#### WHAT TO DO:
Every entry below must be repeated exactly; skip the pictures.

#### DATA TO USE:
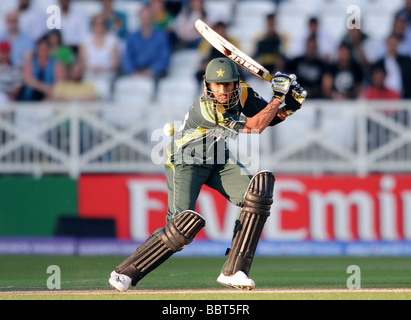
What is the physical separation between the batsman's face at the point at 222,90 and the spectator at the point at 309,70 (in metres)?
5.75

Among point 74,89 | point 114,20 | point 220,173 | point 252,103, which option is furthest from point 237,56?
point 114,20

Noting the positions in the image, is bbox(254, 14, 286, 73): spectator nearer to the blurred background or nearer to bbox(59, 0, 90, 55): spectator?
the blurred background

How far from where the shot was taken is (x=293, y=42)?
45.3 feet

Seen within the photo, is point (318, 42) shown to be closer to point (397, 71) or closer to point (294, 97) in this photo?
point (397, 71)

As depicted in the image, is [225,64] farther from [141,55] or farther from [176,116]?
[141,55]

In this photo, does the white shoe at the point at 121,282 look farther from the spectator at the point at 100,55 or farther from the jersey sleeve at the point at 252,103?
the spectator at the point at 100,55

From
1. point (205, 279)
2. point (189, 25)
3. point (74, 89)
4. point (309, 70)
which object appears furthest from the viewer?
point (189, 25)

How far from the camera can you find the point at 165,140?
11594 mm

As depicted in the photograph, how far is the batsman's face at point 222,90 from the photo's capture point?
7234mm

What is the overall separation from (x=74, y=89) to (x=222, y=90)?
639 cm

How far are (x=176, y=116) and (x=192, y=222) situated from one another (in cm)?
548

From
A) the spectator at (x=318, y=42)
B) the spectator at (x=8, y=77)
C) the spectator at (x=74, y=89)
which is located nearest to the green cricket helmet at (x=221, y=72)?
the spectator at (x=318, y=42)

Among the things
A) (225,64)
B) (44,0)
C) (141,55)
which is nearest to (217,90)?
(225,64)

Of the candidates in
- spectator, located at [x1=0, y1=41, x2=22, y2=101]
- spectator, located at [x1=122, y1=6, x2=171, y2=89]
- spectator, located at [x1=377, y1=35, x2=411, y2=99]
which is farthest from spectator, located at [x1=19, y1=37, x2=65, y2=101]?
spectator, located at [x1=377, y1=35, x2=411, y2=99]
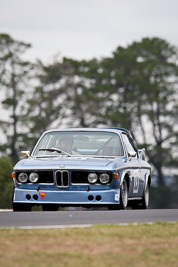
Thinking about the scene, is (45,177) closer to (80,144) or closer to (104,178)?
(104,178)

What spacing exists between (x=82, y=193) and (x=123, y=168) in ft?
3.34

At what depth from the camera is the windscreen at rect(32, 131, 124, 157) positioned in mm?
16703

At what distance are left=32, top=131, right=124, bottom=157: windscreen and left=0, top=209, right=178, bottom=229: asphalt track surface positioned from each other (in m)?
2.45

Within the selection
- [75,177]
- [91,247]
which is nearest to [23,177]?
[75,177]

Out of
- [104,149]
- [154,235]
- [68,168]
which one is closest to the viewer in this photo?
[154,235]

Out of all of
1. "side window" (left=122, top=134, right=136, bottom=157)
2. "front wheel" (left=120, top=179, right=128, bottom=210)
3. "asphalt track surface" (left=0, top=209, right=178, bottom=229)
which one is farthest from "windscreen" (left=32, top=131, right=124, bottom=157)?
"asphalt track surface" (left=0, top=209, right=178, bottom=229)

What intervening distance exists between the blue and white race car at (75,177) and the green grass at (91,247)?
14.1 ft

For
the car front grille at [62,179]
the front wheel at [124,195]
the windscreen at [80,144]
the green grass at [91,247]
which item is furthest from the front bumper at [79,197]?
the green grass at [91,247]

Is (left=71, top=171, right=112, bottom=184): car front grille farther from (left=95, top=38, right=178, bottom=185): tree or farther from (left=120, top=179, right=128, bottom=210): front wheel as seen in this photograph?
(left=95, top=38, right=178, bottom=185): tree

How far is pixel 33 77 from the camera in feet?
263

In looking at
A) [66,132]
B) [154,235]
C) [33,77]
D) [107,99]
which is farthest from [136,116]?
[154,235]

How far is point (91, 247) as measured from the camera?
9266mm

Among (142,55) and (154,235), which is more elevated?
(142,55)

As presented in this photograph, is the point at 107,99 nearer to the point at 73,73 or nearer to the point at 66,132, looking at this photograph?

#### SOLUTION:
What is the physical separation between the batsman's face at the point at 222,90 and the spectator at the point at 309,70 (in metres)?
5.75

Among point 74,89 | point 114,20 | point 220,173 | point 252,103, which option is furthest from point 237,56?
point 114,20

Noting the positions in the image, is bbox(254, 14, 286, 73): spectator nearer to the blurred background or nearer to bbox(59, 0, 90, 55): spectator?
the blurred background

How far from where the shot was taken is (x=293, y=42)?
45.3 feet

Seen within the photo, is point (318, 42) shown to be closer to point (397, 71) or closer to point (294, 97) in this photo?
point (397, 71)

As depicted in the image, is [225,64] farther from [141,55] or farther from [176,116]?
[141,55]

In this photo, does the white shoe at the point at 121,282 look farther from the spectator at the point at 100,55 or farther from the jersey sleeve at the point at 252,103?
the spectator at the point at 100,55

From
1. point (205, 279)
2. point (189, 25)
3. point (74, 89)
4. point (309, 70)
which object appears furthest from the viewer?
point (189, 25)

How far from the camera can you find the point at 165,140?
11594 mm

As depicted in the photograph, how far is the batsman's face at point 222,90 from the photo's capture point?
7234mm

What is the overall separation from (x=74, y=89) to (x=222, y=90)?
639 cm

How far are (x=176, y=116) and (x=192, y=222) situated from one another (in cm)?
548

From
A) the spectator at (x=318, y=42)
B) the spectator at (x=8, y=77)
C) the spectator at (x=74, y=89)
which is located nearest to the green cricket helmet at (x=221, y=72)?
the spectator at (x=318, y=42)

Among the things
A) (225,64)
B) (44,0)
C) (141,55)
which is nearest to (217,90)?
(225,64)

Of the candidates in
- spectator, located at [x1=0, y1=41, x2=22, y2=101]
- spectator, located at [x1=122, y1=6, x2=171, y2=89]
- spectator, located at [x1=377, y1=35, x2=411, y2=99]
which is farthest from spectator, located at [x1=19, y1=37, x2=65, y2=101]?
spectator, located at [x1=377, y1=35, x2=411, y2=99]
Thinking about the scene, is (45,177) closer to (80,144) or closer to (104,178)?
(104,178)

What spacing exists between (x=82, y=193) and (x=123, y=168) in ft?
3.34

At what depth from the camera is the windscreen at rect(32, 131, 124, 157) positioned in mm?
16703

At what distance are left=32, top=131, right=124, bottom=157: windscreen and left=0, top=209, right=178, bottom=229: asphalt track surface positioned from each other (in m)?
2.45

Within the selection
- [75,177]
- [91,247]
which is nearest to [23,177]?
[75,177]

Out of
- [104,149]
- [154,235]
- [68,168]
which one is closest to the viewer in this photo?
[154,235]

Out of all of
1. "side window" (left=122, top=134, right=136, bottom=157)
2. "front wheel" (left=120, top=179, right=128, bottom=210)
3. "asphalt track surface" (left=0, top=209, right=178, bottom=229)
which one is farthest from "windscreen" (left=32, top=131, right=124, bottom=157)?
"asphalt track surface" (left=0, top=209, right=178, bottom=229)

What intervening distance exists between the blue and white race car at (75,177) and the green grass at (91,247)?
14.1 ft

For
the car front grille at [62,179]
the front wheel at [124,195]
the windscreen at [80,144]
the green grass at [91,247]
which item is furthest from the front bumper at [79,197]?
the green grass at [91,247]

Is (left=71, top=171, right=112, bottom=184): car front grille farther from (left=95, top=38, right=178, bottom=185): tree or farther from (left=120, top=179, right=128, bottom=210): front wheel as seen in this photograph?
(left=95, top=38, right=178, bottom=185): tree

How far is pixel 33 77 from the camera in feet?
263

In looking at
A) [66,132]
B) [154,235]
C) [33,77]
D) [107,99]
which is farthest from [136,116]?
[154,235]

How far is point (91, 247) as measured from the camera?
9266mm

Among (142,55) and (154,235), which is more elevated?
(142,55)

As presented in this photograph, is the point at 107,99 nearer to the point at 73,73 or nearer to the point at 66,132, looking at this photograph?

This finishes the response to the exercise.